Yurita is an open-source anomaly detection framework developed by PayPal for building large-scale statistical models. It enables developers and data scientists to detect outliers in data streams using configurable pipelines and Apache Spark for distributed processing. The framework solves the problem of identifying anomalies in high-volume, time-series data common in monitoring, fraud detection, and security applications.
Data engineers and data scientists working with big data platforms who need scalable, customizable anomaly detection solutions. It is particularly suited for teams using Apache Spark and requiring real-time or batch analysis of temporal data.
Developers choose Yurita for its seamless integration with Apache Spark, modular pipeline design, and production-ready scalability. Its open-source nature and PayPal-backed development provide reliability and flexibility compared to proprietary or less extensible alternatives.
Anomaly detection framework @ PayPal
Open-Awesome is built by the community, for the community. Submit a project, suggest an awesome list, or help improve the catalog on GitHub.
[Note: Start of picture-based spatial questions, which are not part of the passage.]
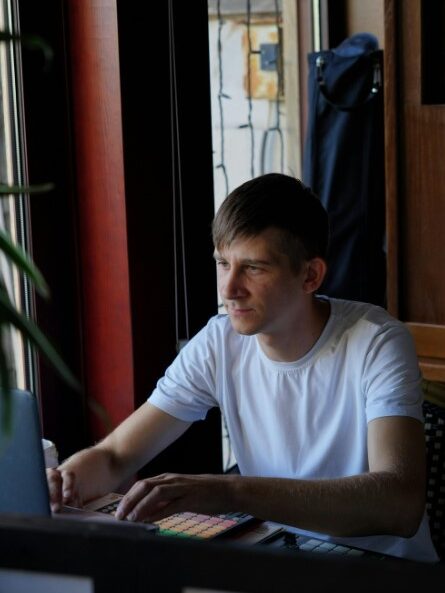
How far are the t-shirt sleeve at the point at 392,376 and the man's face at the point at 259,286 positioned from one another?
0.18 m

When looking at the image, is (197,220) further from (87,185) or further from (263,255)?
(263,255)

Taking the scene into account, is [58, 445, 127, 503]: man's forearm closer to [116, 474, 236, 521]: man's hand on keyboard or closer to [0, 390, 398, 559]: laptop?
[0, 390, 398, 559]: laptop

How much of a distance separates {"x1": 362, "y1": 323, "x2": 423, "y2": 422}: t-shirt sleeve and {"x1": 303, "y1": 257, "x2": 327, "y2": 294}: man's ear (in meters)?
0.18

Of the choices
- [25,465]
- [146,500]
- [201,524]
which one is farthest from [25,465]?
[201,524]

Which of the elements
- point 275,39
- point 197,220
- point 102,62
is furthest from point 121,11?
point 275,39

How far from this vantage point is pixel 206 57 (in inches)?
101

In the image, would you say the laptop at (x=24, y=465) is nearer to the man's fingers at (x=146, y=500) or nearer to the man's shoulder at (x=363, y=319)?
the man's fingers at (x=146, y=500)

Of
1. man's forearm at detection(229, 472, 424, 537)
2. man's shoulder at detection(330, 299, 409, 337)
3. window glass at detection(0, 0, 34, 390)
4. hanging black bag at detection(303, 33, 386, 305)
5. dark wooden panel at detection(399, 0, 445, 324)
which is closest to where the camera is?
man's forearm at detection(229, 472, 424, 537)

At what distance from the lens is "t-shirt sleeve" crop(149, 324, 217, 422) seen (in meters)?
2.08

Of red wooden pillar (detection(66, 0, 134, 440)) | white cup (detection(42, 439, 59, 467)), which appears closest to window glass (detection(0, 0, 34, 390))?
red wooden pillar (detection(66, 0, 134, 440))

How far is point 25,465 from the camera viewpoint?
1.36m

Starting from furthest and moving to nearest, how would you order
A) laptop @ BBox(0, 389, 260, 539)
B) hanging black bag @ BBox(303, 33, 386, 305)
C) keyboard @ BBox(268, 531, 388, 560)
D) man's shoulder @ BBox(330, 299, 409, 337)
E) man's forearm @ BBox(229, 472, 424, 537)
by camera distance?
hanging black bag @ BBox(303, 33, 386, 305)
man's shoulder @ BBox(330, 299, 409, 337)
man's forearm @ BBox(229, 472, 424, 537)
keyboard @ BBox(268, 531, 388, 560)
laptop @ BBox(0, 389, 260, 539)

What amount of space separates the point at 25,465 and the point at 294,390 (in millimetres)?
739

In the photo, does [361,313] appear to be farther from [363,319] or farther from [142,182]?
[142,182]
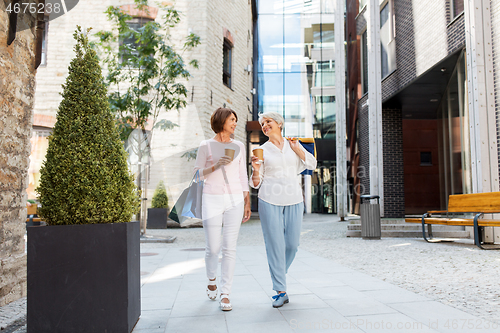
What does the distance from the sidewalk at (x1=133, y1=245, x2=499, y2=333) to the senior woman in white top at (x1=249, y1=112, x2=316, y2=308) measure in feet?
1.15

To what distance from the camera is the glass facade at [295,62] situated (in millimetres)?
22938

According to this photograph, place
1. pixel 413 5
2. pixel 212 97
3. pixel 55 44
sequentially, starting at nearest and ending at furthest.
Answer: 1. pixel 413 5
2. pixel 55 44
3. pixel 212 97

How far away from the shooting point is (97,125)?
2885mm

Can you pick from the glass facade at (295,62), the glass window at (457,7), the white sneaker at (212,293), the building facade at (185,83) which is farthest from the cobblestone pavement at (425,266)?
the glass facade at (295,62)

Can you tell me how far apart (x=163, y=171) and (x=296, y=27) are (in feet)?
46.4

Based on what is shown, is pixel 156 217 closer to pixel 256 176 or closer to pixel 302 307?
pixel 256 176

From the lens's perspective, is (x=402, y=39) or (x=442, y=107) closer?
(x=402, y=39)

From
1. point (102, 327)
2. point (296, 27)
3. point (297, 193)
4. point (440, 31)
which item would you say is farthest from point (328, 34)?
point (102, 327)

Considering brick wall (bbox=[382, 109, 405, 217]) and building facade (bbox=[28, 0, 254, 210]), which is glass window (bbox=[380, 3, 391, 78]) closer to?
brick wall (bbox=[382, 109, 405, 217])

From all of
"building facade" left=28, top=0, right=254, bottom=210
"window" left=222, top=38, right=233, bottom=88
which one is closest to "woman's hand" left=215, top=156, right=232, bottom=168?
"building facade" left=28, top=0, right=254, bottom=210

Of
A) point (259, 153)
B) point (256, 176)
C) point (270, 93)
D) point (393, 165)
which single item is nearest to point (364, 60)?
point (393, 165)

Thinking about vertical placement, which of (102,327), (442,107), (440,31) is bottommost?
(102,327)

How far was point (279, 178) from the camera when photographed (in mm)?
3648

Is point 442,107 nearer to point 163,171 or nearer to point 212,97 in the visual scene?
point 212,97
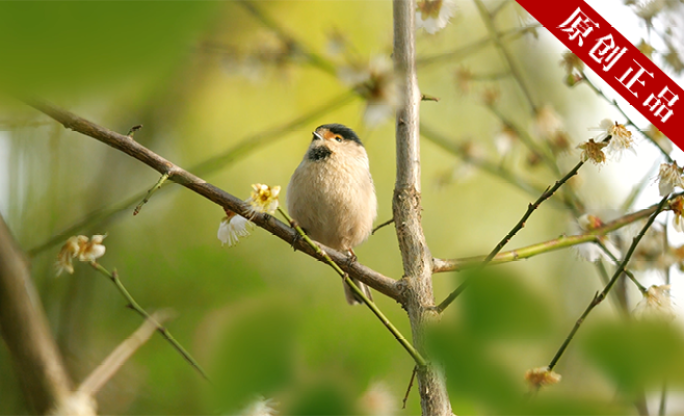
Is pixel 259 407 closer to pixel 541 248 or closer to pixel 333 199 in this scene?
pixel 541 248

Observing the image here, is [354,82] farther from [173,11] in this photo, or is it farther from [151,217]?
[151,217]

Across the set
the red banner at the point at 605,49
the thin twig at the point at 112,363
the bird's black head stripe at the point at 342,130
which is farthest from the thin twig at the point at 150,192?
the bird's black head stripe at the point at 342,130

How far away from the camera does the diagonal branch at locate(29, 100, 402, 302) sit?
114 cm

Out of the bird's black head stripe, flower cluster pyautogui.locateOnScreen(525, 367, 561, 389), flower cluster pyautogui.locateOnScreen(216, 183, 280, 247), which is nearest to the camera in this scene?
flower cluster pyautogui.locateOnScreen(525, 367, 561, 389)

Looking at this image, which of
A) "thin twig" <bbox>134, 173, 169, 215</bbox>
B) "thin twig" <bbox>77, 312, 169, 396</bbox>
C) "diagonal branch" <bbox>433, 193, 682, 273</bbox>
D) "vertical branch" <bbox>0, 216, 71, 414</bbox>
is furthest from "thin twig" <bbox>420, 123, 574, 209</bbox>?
"vertical branch" <bbox>0, 216, 71, 414</bbox>

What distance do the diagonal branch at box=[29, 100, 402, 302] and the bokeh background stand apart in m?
0.04

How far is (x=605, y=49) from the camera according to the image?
1225 mm

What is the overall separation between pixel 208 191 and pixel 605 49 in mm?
928

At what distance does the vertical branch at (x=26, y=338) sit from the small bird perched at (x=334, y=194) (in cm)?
224

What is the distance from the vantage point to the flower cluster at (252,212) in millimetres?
1207

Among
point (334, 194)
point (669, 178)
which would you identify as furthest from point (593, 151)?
point (334, 194)

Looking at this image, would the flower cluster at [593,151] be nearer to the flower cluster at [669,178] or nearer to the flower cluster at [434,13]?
the flower cluster at [669,178]

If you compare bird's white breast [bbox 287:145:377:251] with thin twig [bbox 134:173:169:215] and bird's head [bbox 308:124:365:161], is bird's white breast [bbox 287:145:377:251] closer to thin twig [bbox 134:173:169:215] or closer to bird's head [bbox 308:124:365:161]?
bird's head [bbox 308:124:365:161]

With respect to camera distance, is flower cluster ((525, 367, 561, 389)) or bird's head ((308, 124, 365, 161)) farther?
bird's head ((308, 124, 365, 161))
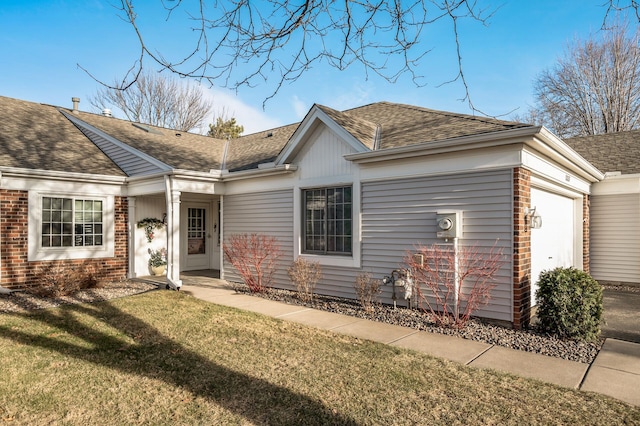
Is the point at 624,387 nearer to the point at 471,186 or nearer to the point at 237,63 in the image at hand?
the point at 471,186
Leverages Apache Spark for distributed processing of large datasets, making it production-ready for big data workflows as emphasized in the README's focus on large-scale models.
Uses a builder pattern for configurable statistical methods like categorical averaging and entropy, allowing data scientists to compose custom anomaly detection workflows, as shown in the sample code.
Supports fixed and sliding window definitions for time-series analysis, which is critical for monitoring and security applications dealing with streaming data.
Handles both categorical and numerical columns with tailored functions, enhancing versatility in detecting anomalies across diverse data types as highlighted in the key features.
Requires building from source with Gradle, as the artifact is not yet available on Maven Central, and dependencies on specific Spark versions (e.g., 2.4.1) add configuration overhead and potential compatibility issues.
Focuses on statistical models like categorical averaging and entropy, lacking built-in support for machine learning or deep learning algorithms, which may not suffice for complex or modern anomaly detection tasks.
Documentation is hosted on ReadTheDocs, but the project is still evolving with pending Maven Central availability, indicating potential instability, incomplete features, or reliance on community contributions for advanced use cases.